Assignment: Check each line of the records for "targets"; collect those that have it.

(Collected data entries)
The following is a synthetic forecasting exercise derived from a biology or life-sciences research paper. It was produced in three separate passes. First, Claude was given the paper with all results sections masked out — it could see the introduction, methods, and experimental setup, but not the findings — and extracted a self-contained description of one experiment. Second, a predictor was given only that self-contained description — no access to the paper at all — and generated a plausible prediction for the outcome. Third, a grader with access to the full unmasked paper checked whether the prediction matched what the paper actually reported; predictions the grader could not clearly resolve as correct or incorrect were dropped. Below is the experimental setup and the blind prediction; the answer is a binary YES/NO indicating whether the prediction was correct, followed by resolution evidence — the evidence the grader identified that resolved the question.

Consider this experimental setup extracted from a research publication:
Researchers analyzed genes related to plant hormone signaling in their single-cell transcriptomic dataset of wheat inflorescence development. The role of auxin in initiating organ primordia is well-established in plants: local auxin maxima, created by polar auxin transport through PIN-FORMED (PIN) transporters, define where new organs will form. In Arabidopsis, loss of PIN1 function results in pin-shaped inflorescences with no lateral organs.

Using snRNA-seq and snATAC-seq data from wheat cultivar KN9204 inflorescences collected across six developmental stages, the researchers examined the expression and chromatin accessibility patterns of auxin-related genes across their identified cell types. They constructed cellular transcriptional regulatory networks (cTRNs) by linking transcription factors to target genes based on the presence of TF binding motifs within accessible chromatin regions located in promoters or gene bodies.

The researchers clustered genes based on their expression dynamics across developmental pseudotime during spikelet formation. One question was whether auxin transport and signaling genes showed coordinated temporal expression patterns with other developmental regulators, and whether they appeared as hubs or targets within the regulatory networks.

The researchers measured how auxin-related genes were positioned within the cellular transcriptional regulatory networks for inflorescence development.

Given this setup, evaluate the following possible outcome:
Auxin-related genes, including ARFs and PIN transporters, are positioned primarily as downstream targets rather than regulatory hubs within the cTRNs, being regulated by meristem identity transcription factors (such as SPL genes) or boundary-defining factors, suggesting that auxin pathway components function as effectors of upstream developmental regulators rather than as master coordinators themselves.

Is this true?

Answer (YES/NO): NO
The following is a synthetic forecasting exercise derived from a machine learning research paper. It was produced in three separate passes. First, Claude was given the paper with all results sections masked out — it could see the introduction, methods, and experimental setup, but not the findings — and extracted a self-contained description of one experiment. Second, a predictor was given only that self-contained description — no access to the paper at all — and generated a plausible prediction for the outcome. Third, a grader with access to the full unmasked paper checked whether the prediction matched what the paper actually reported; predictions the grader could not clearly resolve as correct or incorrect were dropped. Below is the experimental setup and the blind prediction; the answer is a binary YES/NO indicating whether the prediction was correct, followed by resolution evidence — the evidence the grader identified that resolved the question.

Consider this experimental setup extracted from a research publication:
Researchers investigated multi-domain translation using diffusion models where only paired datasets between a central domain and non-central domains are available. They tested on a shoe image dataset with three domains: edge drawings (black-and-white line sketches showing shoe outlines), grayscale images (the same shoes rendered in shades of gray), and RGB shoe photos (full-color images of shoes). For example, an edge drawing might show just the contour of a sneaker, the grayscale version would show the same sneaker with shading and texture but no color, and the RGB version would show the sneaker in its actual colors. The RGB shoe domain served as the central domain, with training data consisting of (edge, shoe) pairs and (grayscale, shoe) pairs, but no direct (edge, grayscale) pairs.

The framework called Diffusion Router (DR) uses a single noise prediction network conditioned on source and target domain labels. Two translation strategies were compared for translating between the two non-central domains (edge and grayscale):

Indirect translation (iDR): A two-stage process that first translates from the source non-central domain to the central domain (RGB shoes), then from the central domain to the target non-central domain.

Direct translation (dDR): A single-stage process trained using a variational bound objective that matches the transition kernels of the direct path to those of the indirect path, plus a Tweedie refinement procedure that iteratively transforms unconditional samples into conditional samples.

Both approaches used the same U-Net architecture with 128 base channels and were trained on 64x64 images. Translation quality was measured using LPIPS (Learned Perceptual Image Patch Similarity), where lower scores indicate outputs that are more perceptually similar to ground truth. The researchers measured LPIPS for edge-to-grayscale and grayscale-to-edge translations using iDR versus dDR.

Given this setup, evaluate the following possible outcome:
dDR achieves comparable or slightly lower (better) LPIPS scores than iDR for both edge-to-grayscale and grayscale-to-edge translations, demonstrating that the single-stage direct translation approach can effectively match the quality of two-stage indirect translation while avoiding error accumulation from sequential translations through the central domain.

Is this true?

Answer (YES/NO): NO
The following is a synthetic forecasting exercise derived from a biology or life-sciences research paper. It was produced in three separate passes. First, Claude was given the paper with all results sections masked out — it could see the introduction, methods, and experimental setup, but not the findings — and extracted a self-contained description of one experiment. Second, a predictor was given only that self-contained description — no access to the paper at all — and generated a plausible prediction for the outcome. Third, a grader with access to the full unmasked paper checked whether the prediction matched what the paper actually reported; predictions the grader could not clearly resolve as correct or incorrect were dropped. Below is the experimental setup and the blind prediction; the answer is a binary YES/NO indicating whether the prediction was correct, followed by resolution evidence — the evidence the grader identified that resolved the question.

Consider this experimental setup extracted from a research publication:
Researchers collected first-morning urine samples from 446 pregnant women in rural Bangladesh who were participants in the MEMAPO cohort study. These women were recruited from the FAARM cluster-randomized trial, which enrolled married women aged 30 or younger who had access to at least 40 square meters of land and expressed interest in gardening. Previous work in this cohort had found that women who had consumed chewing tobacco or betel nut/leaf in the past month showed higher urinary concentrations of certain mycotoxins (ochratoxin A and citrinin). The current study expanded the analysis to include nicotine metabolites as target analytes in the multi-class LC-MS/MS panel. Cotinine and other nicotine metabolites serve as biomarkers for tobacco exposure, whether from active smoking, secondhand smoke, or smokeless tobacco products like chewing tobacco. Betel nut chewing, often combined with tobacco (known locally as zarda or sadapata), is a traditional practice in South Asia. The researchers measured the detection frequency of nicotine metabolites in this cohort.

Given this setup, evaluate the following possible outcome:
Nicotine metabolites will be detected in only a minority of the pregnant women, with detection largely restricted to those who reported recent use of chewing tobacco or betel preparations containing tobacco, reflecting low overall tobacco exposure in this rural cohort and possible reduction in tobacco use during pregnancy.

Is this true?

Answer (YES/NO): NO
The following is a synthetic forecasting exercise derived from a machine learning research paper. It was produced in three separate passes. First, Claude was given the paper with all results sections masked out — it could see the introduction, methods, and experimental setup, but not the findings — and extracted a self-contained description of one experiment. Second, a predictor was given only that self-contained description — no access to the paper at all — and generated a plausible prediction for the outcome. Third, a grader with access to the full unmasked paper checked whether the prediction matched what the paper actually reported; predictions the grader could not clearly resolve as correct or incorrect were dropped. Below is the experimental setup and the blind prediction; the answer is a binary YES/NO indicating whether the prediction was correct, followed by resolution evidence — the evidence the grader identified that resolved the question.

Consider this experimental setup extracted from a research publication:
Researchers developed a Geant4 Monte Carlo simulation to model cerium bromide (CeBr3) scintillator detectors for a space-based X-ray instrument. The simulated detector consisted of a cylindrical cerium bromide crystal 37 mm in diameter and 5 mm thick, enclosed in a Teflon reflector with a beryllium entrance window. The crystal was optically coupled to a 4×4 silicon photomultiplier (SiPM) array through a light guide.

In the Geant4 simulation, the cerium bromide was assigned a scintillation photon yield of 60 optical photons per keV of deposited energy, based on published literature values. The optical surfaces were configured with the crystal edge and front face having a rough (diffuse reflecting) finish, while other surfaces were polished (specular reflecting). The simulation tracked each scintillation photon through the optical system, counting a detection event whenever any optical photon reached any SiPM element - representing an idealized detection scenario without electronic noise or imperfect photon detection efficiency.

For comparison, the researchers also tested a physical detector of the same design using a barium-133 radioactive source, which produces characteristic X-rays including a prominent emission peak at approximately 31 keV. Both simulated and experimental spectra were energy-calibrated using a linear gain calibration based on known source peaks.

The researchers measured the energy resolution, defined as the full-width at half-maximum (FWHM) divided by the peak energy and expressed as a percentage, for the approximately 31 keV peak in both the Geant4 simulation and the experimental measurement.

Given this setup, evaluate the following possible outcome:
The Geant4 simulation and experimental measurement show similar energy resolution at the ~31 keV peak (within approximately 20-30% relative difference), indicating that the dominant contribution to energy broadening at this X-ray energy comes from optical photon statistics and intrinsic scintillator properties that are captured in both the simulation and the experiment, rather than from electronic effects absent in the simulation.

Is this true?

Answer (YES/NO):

Task solution:
The researchers clustered genes based on their expression dynamics across developmental pseudotime during spikelet formation. One question was whether auxin transport and signaling genes showed coordinated temporal expression patterns with other developmental regulators, and whether they appeared as hubs or targets within the regulatory networks.
Auxin-related genes, including ARFs and PIN transporters, are positioned primarily as downstream targets rather than regulatory hubs within the cTRNs, being regulated by meristem identity transcription factors (such as SPL genes) or boundary-defining factors, suggesting that auxin pathway components function as effectors of upstream developmental regulators rather than as master coordinators themselves.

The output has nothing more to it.